▸ **What the exercise asks**:
Please print exactly the lines from the line containing "9. 让这缠绵的诗句，敲响幸福的钟声。愿你俩永浴爱河，白头偕老!" through the end of the data, no more, and keep pictures out of the copy.

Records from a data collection
= = = =
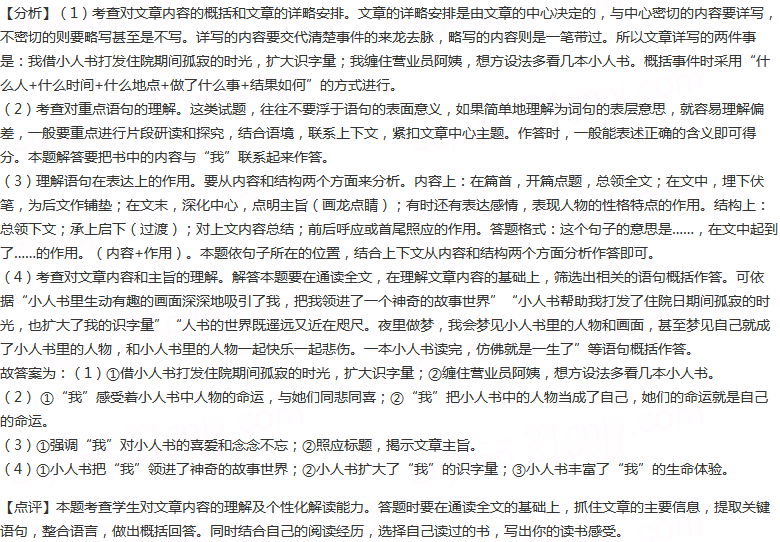 【分析】（1）考查对文章内容的概括和文章的详略安排。文章的详略安排是由文章的中心决定的，与中心密切的内容要详写，不密切的则要略写甚至是不写。详写的内容要交代清楚事件的来龙去脉，略写的内容则是一笔带过。所以文章详写的两件事是：我借小人书打发住院期间孤寂的时光，扩大识字量；我缠住营业员阿姨，想方设法多看几本小人书。概括事件时采用“什么人+什么时间+什么地点+做了什么事+结果如何”的方式进行。
（2）考查对重点语句的理解。这类试题，往往不要浮于语句的表面意义，如果简单地理解为词句的表层意思，就容易理解偏差，一般要重点进行片段研读和探究，结合语境，联系上下文，紧扣文章中心主题。作答时，一般能表述正确的含义即可得分。本题解答要把书中的内容与“我”联系起来作答。
（3）理解语句在表达上的作用。要从内容和结构两个方面来分析。内容上：在篇首，开篇点题，总领全文；在文中，埋下伏笔，为后文作铺垫；在文末，深化中心，点明主旨（画龙点睛）；有时还有表达感情，表现人物的性格特点的作用。结构上：总领下文；承上启下（过渡）；对上文内容总结；前后呼应或首尾照应的作用。答题格式：这个句子的意思是……，在文中起到了……的作用。（内容+作用）。本题依句子所在的位置，结合上下文从内容和结构两个方面分析作答即可。
（4）考查对文章内容和主旨的理解。解答本题要在通读全文，在理解文章内容的基础上，筛选出相关的语句概括作答。可依据“小人书里生动有趣的画面深深地吸引了我，把我领进了一个神奇的故事世界”“小人书帮助我打发了住院日期间孤寂的时光，也扩大了我的识字量”“人书的世界既遥远又近在咫尺。夜里做梦，我会梦见小人书里的人物和画面，甚至梦见自己就成了小人书里的人物，和小人书里的人物一起快乐一起悲伤。一本小人书读完，仿佛就是一生了”等语句概括作答。
故答案为：（1）①借小人书打发住院期间孤寂的时光，扩大识字量；②缠住营业员阿姨，想方设法多看几本小人书。
（2）①“我”感受着小人书中人物的命运，与她们同悲同喜；②“我”把小人书中的人物当成了自己，她们的命运就是自己的命运。
（3）①强调“我”对小人书的喜爱和念念不忘；②照应标题，揭示文章主旨。
（4）①小人书把“我”领进了神奇的故事世界；②小人书扩大了“我”的识字量；③小人书丰富了“我”的生命体验。

【点评】本题考查学生对文章内容的理解及个性化解读能力。答题时要在通读全文的基础上，抓住文章的主要信息，提取关键语句，整合语言，做出概括回答。同时结合自己的阅读经历，选择自己读过的书，写出你的读书感受。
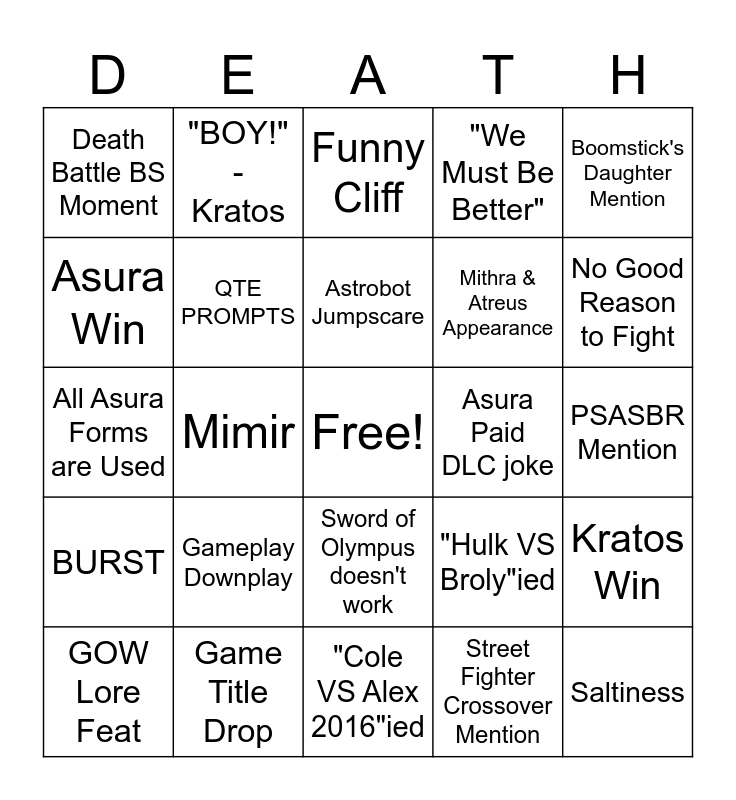 | D | E | A | T | H |
|---|---|---|---|---|
| Death Battle BS Moment | "BOY!" - Kratos | Funny Cliff | "We Must Be Better" | Boomstick's Daughter Mention |
| Asura Win | QTE PROMPTS | Astrobot Jumpscare | Mithra & Atreus Appearance | No Good Reason to Fight |
| All Asura Forms are Used | Mimir | Free! | Asura Paid DLC joke | PSASBR Mention |
| BURST | Gameplay Downplay | Sword of Olympus doesn't work | "Hulk VS Broly"ied | Kratos Win |
| GOW Lore Feat | Game Title Drop | "Cole VS Alex 2016"ied | Street Fighter Crossover Mention | Saltiness |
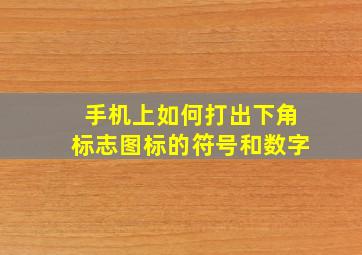 手机上如何打出下角标志图标的符号和数字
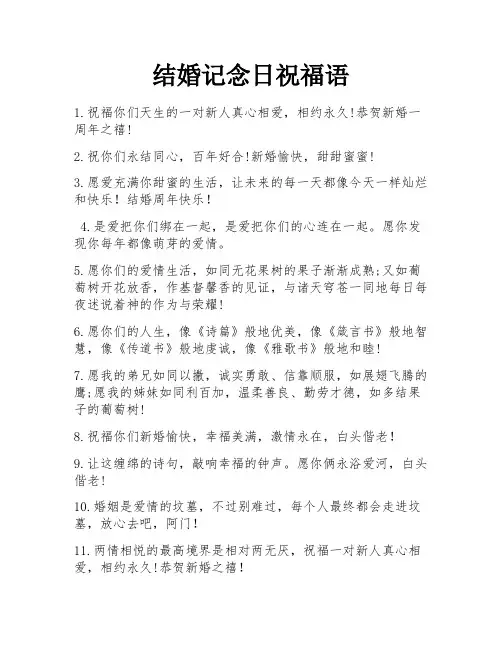 结婚记念日祝福语

1. 祝福你们天生的一对新人真心相爱，相约永久!恭贺新婚一周年之禧!

2. 祝你们永结同心，百年好合!新婚愉快，甜甜蜜蜜!

3. 愿爱充满你甜蜜的生活，让未来的每一天都像今天一样灿烂和快乐！结婚周年快乐！

4. 是爱把你们绑在一起，是爱把你们的心连在一起。愿你发现你每年都像萌芽的爱情。

5. 愿你们的爱情生活，如同无花果树的果子渐渐成熟;又如葡萄树开花放香，作基督馨香的见证，与诸天穹苍一同地每日每夜述说着神的作为与荣耀!

6. 愿你们的人生，像《诗篇》般地优美，像《箴言书》般地智慧，像《传道书》般地虔诚，像《雅歌书》般地和睦!

7. 愿我的弟兄如同以撒，诚实勇敢、信靠顺服，如展翅飞腾的鹰;愿我的姊妹如同利百加，温柔善良、勤劳才德，如多结果子的葡萄树!

8. 祝福你们新婚愉快，幸福美满，激情永在，白头偕老！

9. 让这缠绵的诗句，敲响幸福的钟声。愿你俩永浴爱河，白头偕老!

10. 婚姻是爱情的坟墓，不过别难过，每个人最终都会走进坟墓，放心去吧，阿门!

11. 两情相悦的最高境界是相对两无厌，祝福一对新人真心相爱，相约永久!恭贺新婚之禧!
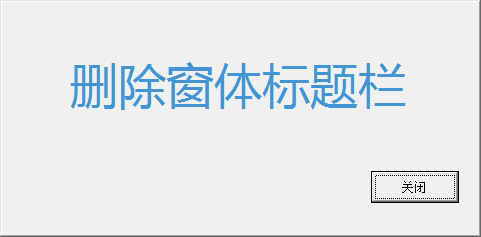 删除窗体标题栏

关闭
= = = =
▸ **Output of the exercise**:
9. 让这缠绵的诗句，敲响幸福的钟声。愿你俩永浴爱河，白头偕老!

10. 婚姻是爱情的坟墓，不过别难过，每个人最终都会走进坟墓，放心去吧，阿门!

11. 两情相悦的最高境界是相对两无厌，祝福一对新人真心相爱，相约永久!恭贺新婚之禧!
 删除窗体标题栏

关闭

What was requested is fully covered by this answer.